UC Berkeley’s new benchmarking tool, CyberGym, addresses these limitations by providing a large-scale, realistic evaluation framework. CyberGym includes 1,507 benchmark tasks derived from real vulnerabilities found and patched in 188 major open-source projects. These vulnerabilities, discovered by Google’s OSS-Fuzz, come with full pre-patch codebases, executables, and detailed textual descriptions.

AI agents are tasked with generating proof-of-concept exploits that reproduce vulnerabilities in the unpatched code while ensuring these exploits fail on the patched versions. This approach requires agents to navigate complex code paths and synthesize inputs under realistic conditions. CyberGym is modular and containerized, enabling easy expansion and reproducibility.

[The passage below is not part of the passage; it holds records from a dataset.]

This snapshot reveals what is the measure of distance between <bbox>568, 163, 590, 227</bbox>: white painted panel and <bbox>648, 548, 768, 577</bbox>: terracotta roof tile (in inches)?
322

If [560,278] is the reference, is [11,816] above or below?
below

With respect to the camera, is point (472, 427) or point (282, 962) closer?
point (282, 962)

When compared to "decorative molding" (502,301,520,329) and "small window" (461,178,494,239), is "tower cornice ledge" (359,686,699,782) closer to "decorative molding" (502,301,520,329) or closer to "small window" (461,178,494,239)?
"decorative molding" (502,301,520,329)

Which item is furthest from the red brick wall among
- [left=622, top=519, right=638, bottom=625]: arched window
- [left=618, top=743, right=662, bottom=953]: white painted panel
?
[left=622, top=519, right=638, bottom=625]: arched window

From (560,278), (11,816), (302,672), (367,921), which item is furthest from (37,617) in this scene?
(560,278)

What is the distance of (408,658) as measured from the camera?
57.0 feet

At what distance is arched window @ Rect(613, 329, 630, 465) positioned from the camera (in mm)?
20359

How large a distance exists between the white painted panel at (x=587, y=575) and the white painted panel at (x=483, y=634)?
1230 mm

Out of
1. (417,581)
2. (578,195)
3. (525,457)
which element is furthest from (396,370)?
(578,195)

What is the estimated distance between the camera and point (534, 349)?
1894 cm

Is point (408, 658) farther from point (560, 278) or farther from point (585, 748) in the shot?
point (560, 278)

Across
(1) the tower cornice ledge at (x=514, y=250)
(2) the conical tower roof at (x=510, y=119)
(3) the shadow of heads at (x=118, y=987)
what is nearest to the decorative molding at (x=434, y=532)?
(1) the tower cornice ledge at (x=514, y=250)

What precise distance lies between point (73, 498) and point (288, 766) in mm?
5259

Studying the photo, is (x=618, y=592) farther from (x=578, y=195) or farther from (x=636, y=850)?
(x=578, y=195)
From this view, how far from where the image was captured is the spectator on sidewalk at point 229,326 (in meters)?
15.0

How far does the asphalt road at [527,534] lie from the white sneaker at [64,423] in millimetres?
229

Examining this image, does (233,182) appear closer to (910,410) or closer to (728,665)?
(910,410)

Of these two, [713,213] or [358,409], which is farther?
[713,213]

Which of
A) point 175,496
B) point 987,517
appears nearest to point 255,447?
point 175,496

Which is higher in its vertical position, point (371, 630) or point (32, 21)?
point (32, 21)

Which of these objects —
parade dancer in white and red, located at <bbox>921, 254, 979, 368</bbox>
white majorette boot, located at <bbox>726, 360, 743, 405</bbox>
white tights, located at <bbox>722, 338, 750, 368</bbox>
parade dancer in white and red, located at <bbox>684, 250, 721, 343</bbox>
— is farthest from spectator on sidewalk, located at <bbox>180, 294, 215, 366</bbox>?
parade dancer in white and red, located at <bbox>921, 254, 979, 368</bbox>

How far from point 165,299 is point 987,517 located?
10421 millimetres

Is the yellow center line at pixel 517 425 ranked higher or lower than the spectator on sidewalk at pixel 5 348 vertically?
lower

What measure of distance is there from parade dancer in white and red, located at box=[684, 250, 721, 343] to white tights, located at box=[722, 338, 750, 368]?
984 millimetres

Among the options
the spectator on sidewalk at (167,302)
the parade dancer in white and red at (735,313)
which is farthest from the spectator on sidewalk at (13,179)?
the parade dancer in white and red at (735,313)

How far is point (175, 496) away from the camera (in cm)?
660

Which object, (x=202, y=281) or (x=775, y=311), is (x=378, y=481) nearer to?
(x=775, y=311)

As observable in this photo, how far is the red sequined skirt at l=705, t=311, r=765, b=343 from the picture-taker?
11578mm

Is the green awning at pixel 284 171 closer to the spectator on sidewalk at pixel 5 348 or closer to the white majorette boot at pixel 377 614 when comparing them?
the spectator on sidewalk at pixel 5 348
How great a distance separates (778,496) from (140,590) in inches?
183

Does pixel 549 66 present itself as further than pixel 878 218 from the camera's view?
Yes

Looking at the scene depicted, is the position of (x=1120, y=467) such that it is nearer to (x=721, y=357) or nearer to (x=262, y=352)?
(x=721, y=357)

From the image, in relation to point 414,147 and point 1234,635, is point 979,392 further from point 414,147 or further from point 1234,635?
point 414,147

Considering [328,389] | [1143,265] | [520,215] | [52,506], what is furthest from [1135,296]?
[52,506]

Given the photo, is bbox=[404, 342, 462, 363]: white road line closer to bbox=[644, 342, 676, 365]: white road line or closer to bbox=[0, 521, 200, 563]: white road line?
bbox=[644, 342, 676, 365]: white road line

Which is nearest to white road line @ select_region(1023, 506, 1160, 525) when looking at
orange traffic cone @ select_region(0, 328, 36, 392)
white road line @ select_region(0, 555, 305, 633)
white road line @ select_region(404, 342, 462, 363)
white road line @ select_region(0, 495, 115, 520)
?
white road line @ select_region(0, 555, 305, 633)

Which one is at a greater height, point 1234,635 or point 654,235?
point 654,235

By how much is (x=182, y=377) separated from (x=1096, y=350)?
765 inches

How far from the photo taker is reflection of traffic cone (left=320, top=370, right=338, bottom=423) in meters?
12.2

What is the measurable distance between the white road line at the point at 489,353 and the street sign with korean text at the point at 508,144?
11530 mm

Multi-Level Evaluation Pipeline

CyberGym’s evaluation system consists of four difficulty levels, each providing increasing amounts of information:

Level 0: Only the codebase is provided, no hints about vulnerabilities.
Level 1: Adds a natural language description of the vulnerability.
Level 2: Includes a ground-truth proof of concept and crash stack trace.
Level 3: Provides the patch and post-patch codebase.

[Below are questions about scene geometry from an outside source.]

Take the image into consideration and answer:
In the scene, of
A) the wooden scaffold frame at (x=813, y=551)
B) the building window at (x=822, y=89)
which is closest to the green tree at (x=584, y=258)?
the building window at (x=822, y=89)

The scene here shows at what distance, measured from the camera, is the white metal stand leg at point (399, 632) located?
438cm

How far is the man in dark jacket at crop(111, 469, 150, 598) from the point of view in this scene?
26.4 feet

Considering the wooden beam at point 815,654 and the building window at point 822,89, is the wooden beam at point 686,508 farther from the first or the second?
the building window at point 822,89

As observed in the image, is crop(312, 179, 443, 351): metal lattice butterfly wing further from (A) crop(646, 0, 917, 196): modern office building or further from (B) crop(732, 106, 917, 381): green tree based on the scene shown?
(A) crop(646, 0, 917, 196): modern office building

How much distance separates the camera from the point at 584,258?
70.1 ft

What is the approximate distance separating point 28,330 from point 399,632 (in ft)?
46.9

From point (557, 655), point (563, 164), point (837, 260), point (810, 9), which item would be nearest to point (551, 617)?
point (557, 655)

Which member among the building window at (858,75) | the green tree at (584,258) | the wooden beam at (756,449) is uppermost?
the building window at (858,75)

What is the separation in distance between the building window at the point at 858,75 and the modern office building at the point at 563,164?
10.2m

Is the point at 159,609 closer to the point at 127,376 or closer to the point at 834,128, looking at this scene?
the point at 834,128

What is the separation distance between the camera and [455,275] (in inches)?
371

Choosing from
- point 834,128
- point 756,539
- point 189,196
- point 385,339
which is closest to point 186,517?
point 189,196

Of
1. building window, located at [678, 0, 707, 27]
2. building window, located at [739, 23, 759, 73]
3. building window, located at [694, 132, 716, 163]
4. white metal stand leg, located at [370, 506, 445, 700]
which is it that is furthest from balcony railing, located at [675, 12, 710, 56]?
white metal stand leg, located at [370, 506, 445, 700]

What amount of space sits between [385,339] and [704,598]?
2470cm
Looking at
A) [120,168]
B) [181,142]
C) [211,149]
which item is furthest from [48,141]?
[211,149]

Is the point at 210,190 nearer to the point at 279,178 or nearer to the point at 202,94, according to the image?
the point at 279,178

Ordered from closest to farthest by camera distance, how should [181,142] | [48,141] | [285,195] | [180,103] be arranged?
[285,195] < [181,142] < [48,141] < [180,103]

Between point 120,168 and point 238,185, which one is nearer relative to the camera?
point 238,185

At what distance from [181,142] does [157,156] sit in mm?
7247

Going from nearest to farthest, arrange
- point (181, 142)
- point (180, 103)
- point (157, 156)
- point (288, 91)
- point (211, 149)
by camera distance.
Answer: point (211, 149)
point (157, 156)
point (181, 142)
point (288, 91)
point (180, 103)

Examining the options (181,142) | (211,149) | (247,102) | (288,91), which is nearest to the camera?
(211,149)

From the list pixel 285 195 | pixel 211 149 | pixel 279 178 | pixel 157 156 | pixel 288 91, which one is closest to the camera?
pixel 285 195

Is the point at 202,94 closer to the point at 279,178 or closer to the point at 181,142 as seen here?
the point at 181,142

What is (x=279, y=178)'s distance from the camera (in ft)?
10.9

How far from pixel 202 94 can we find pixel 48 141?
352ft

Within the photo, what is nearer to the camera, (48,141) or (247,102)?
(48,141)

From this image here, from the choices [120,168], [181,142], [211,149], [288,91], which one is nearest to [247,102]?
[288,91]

Each level demands deeper reasoning. For example, Level 1 requires agents to infer vulnerabilities solely from descriptions and code. CyberGym also filters tasks for quality by validating reproducibility and removing redundancies.

The dataset spans codebases with a median of 1,117 files and nearly 400,000 lines of code, sometimes reaching over 40,000 files and 7 million lines. Vulnerabilities cover various crash types, with heap-buffer-overflow READ and uninitialized value use among the most common.

Experimental Findings

Tests with leading AI agent frameworks revealed notable challenges:

The best performer, OpenHands combined with Claude-3.7-Sonnet, reproduced just 11.9% of vulnerabilities.
Success dropped sharply for longer proof-of-concept inputs, with under 8% success for inputs over 100 bytes.
Open-source models like DeepSeek-V3 achieved only 3.6% success.
Specialized fine-tuned models struggled to generalize, scoring below 2%.
Performance improved with richer input information, peaking at 17.1% success on Level 3.

Interestingly, most successful exploits were generated within the first 20 to 40 execution steps, with diminishing returns after 80 steps. Furthermore, agents discovered 15 previously unknown zero-day vulnerabilities and two unpatched disclosed ones, demonstrating practical potential.

Key Insights

CyberGym provides the largest and most realistic benchmark for AI cybersecurity evaluation.
Current AI agents have significant limitations in reproducing and discovering vulnerabilities.
Providing more context and information notably improves agent performance.
Handling long and complex proof-of-concept inputs remains a major challenge.
Agent interactions with runtime tools enhance exploit generation success.

CyberGym paves the way for more robust AI evaluation in cybersecurity, highlighting the gap between current AI capabilities and the demands of real-world security tasks, while showcasing the potential for future breakthroughs.